Brano scelto →
____
Nel 1929 l’editore Henry Luce la invita a New York per contribuire alla nascita della rivista illustrata Fortune e da quel momento la carriera di Bourke-White è un percorso in continua ascesa: pubblica celebri reportage sulle industrie americane e viaggia in Unione Sovietica. Negli anni Trenta delinea un’estetica particolarmente vicina agli ideali della rivista LIFE, concepita come una finestra sul mondo, testimone oculare dei grandi avvenimenti della storia. Se inizialmente i suoi lavori si contraddistinguono per la quasi totale assenza dell’uomo in favore delle architetture e delle macchine industriali, con la pubblicazione del libro fotografico You have seen their faces (1937) compie un cambio di rotta, concentrandosi sulla denuncia della povertà e della segregazione razziale nel Sud degli Stati Uniti.

Durante la Seconda guerra mondiale realizza reportage in Unione Sovietica, nel Nord Africa, in Italia e in Germania, seguendo l’entrata delle truppe statunitensi a Berlino e documentando gli orrori dei campi di concentramento. Bourke-White predilige la posa alla presa diretta spontanea più cara a Robert Capa, scelta che trasforma anche le persone più umili in attori universali, rappresentati di una collettività, eroici anche nella miseria. Dopo una carriera di reportage indimenticabili, nel 1957 è costretta ad abbandonare la fotografia a causa dei sintomi del morbo di Parkinson, dedicandosi alla scrittura della sua autobiografia Portrait of myself.
____
Dati forniti →

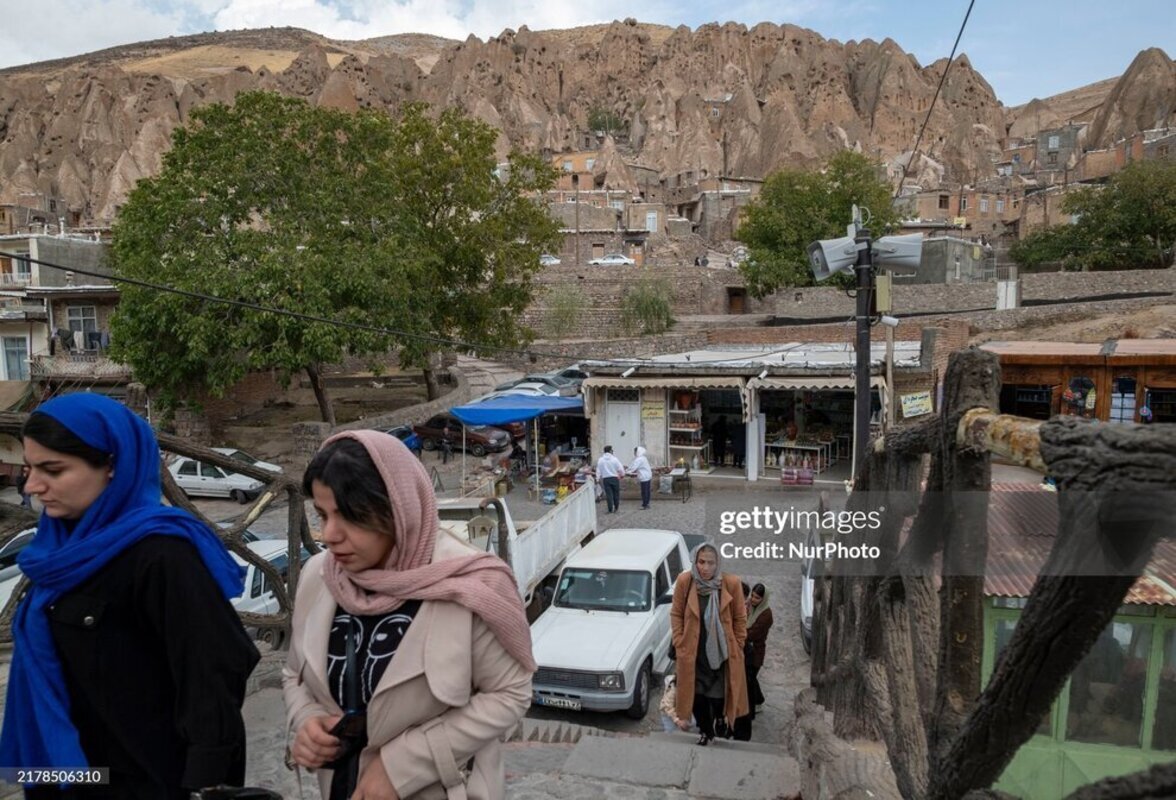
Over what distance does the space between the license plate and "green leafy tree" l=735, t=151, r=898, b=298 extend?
3067 centimetres

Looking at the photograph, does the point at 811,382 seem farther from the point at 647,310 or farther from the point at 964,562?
____
Consegna → Prosegui, per favore, il brano sulla carriera di Bourke-White a partire dalla sua ultima frase. Le righe riportate sopra non sono necessarie.

Risposta →
Margaret Bourke-White. L’opera 1930 – 1960

La mostra in corso a Camera racconta tutto questo, colpendo il visitatore con la pulizia delle immagini, con il coraggio degli scatti (impressionanti le fotografie aeree considerando il periodo in cui sono state scattate) ma soprattutto con la lucidità con cui Margaret Bourke-White racconta i momenti più drammatici della storia del ‘900.

L’orrore dei campi di concentramento, l’illogicità delle guerre, i contrasti dei luoghi del mondo. Tutto è preesente nell’opera della fotografa americana. Significative le foto nell’India di Ghandi, forti e possenti quelle che mostrano il contrasto nell’America che ha assimilato il razzismo come modo di vivere quotidiano. E ancora i luoghi di lavoro più estremi, dagli altoforni alle miniere del Sudafrica, luighi in cui Bourke-White riesce a cogliere l’enormità del lavoro e i volti dei lavoratori che raccontano un mondo intero.